● **题解原文**:
■ ■ ■ ■ ■ ■ ■

签到题。相互交换苹果和想法,苹果互换,想法相加。

#include <cstdio>

int main()
{
    int t;
    scanf("%d", &t);

    while (t--) {
        int a, b, c, d;
        scanf("%d%d%d%d", &a, &b, &c, &d);
        printf("%d %d\n", c, b+d);
        printf("%d %d\n", a, b+d);
    }

    return 0;
}

C-Defuse the Bomb

一个炸弹上有一个显示器和四个按钮。显示器上显示不同的数代表不同的阶段。根据不同的阶段按下不同的按钮即可拆除炸弹。
按题目要求进行操作即可,输入每阶段四个按钮的值,留下最终按下的按钮,最后遍历一遍即可。
代码较长需仔细。

#include <cstdio>

int main()
{
    int t;
    int b[6][5];
    scanf("%d", &t);

    for (int i = 0; i < t; i++) {
        for (int j = 1; j <= 5; j++) {
            int d;
            scanf("%d", &d);
            for (int k = 1; k <= 4; k++)
                scanf("%d", &b[j][k]);
            //stage 1
            if (j == 1) {
                if (d == 1) {
                    for (int k = 1; k <= 4; k++) {
                        if (k == 2)
                            continue;
                        b[j][k] = 0;
                    }
                }
                else if (d == 2) {
                    for (int k = 1; k <= 4; k++) {
                        if (k == 2)
                            continue;
                        b[j][k] = 0;
                    }
                }
                else if (d == 3) {
                    for (int k = 1; k <= 4; k++) {
                        if (k == 3)
                            continue;
                        b[j][k] = 0;
                    }
                }
                else {
                    for (int k = 1; k <= 4; k++) {
                        if (k == 4)
                            continue;
                        b[j][k] = 0;
                    }
                }
            }
            //stage 2
            else if (j == 2) {
                if (d == 1) {
                    for (int k = 1; k <= 4; k++) {
                        if (b[j][k] == 4)
                            continue;
                        b[j][k] = 0;
                    }
                }
                else if (d == 2) {
                    for (int k = 1; k <= 4; k++) {
                        if (b[1][k] != 0)
                            continue;
                        b[j][k] = 0;
                    }
                }
                else if (d == 3) {
                    for (int k = 1; k <= 4; k++) {
                        if (k == 1)
                            continue;
                        b[j][k] = 0;
                    }
                }
                else {
                    for (int k = 1; k <= 4; k++) {
                        if (b[1][k] != 0)
                            continue;
                        b[j][k] = 0;
                    }
                }
            }
            //stage 3
            else if (j == 3) {
                if (d == 1) {
                    for (int k = 1; k <= 4; k++) {
                        if (b[2][k] != 0) {
                            for (int l = 1; l <= 4; l++) {
                                if (b[j][l] == b[2][k])

■ ■ ■ ■ ■ ■ ■

● **存储数据**:
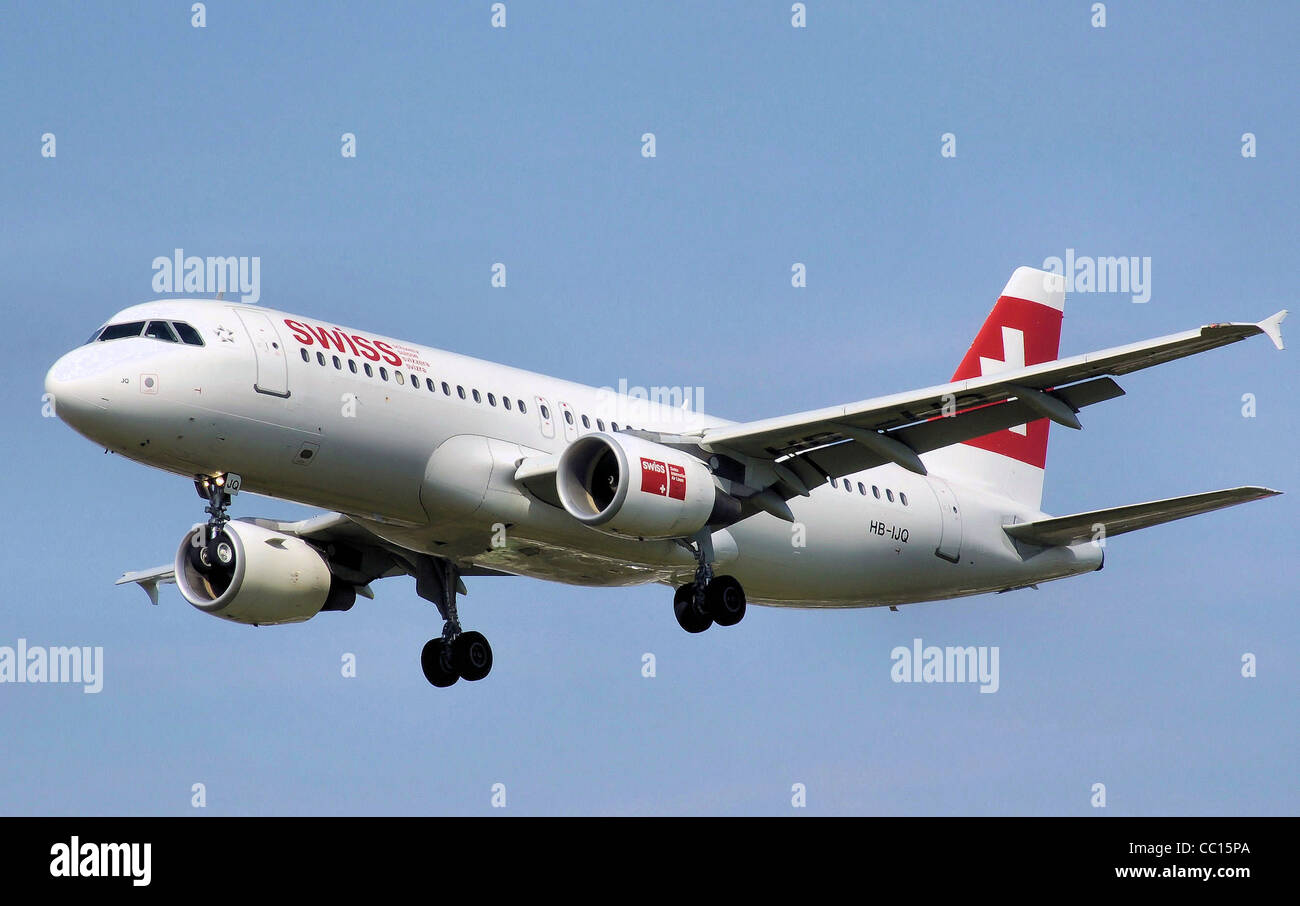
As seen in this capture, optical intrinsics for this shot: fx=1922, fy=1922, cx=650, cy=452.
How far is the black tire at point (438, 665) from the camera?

■ ■ ■ ■ ■ ■ ■

● **练习任务**:
A. 用两句话概括这段题解。
B. 从这段题解最后一行之后接着写下去。
列表中的数据与这段题解无关。

● **参考答案**:
A. 第一道是签到题，双方相互交换苹果和想法，苹果互换，想法相加。C题“Defuse the Bomb”中，炸弹有一个显示器和四个按钮，要根据显示器所示的阶段按下相应按钮来拆除；做法是按题目要求读入每阶段四个按钮的值，留下最终按下的按钮，最后遍历一遍，代码较长需仔细。

B.
                                    continue;
                                b[j][l] = 0;
                            }
                        }
                    }
                }
                else if (d == 2) {
                    for (int k = 1; k <= 4; k++) {
                        if (b[1][k] != 0) {
                            for (int l = 1; l <= 4; l++) {
                                if (b[j][l] == b[1][k])
                                    continue;
                                b[j][l] = 0;
                            }
                        }
                    }
                }
                else if (d == 3) {
                    for (int k = 1; k <= 4; k++) {
                        if (k == 3)
                            continue;
                        b[j][k] = 0;
                    }
                }
                else {
                    for (int k = 1; k <= 4; k++) {
                        if (b[j][k] == 4)
                            continue;
                        b[j][k] = 0;
                    }
                }
            }
            //stage 4
            else if (j == 4) {
                if (d == 1) {
                    for (int k = 1; k <= 4; k++) {
                        if (b[1][k] != 0)
                            continue;
                        b[j][k] = 0;
                    }
                }
                else if (d == 2) {
                    for (int k = 1; k <= 4; k++) {
                        if (k == 1)
                            continue;
                        b[j][k] = 0;
                    }
                }
                else if (d == 3) {
                    for (int k = 1; k <= 4; k++) {
                        if (b[2][k] != 0)
                            continue;
                        b[j][k] = 0;
                    }
                }
                else {
                    for (int k = 1; k <= 4; k++) {
                        if (b[2][k] != 0)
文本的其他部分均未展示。